§ TASK DETAILS
Could you repeat, word for word, every line from the one containing "From observation, is" through the final line of the records below, and nothing else?

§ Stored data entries
[START]

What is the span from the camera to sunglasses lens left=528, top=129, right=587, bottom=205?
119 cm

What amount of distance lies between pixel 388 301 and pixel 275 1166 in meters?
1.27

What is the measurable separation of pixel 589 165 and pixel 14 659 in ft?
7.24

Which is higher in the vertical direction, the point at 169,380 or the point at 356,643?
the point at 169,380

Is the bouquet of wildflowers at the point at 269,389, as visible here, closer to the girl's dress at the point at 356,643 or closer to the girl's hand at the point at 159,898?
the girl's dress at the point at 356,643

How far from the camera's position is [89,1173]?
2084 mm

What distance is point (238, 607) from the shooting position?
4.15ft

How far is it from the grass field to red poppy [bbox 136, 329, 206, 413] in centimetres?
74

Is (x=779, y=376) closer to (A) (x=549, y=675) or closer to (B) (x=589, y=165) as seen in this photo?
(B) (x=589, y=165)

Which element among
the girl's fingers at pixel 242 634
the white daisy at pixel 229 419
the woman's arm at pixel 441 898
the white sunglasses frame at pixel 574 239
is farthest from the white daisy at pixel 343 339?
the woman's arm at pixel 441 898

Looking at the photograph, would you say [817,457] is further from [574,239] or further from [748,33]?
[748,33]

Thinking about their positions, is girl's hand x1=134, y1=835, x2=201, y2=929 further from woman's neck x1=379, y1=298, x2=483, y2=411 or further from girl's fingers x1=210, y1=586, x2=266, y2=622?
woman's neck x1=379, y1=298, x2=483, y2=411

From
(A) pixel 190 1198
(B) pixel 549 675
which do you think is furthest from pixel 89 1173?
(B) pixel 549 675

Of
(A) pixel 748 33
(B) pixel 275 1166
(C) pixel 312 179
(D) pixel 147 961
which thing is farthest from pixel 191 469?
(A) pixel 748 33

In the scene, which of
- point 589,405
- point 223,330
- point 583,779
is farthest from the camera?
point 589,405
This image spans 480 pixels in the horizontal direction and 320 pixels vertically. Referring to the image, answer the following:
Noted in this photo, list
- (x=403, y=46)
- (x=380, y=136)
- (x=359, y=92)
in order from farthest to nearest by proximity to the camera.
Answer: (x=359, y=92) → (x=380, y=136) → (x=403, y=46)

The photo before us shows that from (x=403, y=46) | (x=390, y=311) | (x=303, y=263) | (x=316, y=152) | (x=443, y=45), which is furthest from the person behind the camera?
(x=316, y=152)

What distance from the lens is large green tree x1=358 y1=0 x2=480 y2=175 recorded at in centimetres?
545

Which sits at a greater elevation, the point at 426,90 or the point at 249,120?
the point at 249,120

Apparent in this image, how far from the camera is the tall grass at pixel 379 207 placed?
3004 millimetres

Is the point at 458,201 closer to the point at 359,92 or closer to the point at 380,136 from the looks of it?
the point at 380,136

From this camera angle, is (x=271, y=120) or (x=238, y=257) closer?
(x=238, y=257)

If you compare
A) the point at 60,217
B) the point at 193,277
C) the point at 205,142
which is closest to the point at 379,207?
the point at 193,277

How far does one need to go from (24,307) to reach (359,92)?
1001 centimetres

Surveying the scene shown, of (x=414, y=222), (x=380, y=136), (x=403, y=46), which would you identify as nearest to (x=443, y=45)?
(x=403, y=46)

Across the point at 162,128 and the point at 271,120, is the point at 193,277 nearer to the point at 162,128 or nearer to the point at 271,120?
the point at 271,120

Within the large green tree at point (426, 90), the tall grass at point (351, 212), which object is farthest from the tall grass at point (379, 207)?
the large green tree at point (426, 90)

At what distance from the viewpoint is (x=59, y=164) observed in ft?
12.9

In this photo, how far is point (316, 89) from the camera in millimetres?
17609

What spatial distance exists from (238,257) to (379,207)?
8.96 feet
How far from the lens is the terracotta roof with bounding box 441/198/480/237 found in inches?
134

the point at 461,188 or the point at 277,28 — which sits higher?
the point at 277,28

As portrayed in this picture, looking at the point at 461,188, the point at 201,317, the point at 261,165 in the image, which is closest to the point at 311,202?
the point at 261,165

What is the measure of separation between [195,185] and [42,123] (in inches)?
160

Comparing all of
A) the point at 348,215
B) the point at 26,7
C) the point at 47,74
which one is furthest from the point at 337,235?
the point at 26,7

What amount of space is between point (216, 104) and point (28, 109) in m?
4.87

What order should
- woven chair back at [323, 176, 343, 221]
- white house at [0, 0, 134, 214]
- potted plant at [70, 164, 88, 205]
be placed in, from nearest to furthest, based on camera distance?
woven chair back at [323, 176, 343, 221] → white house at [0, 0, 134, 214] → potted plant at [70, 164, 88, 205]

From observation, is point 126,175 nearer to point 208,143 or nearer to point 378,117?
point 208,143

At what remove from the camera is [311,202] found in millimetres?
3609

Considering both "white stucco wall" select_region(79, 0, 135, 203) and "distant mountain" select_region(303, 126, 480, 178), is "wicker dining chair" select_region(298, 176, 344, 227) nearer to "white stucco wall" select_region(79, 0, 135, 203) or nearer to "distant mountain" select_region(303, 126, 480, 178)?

[END]

§ TASK OUTPUT
From observation, is point 126,175 nearer to point 208,143 or nearer to point 378,117?
point 208,143

At what remove from the camera is [311,202] found in millimetres?
3609

Considering both "white stucco wall" select_region(79, 0, 135, 203) and "distant mountain" select_region(303, 126, 480, 178), is "wicker dining chair" select_region(298, 176, 344, 227) nearer to "white stucco wall" select_region(79, 0, 135, 203) or nearer to "distant mountain" select_region(303, 126, 480, 178)?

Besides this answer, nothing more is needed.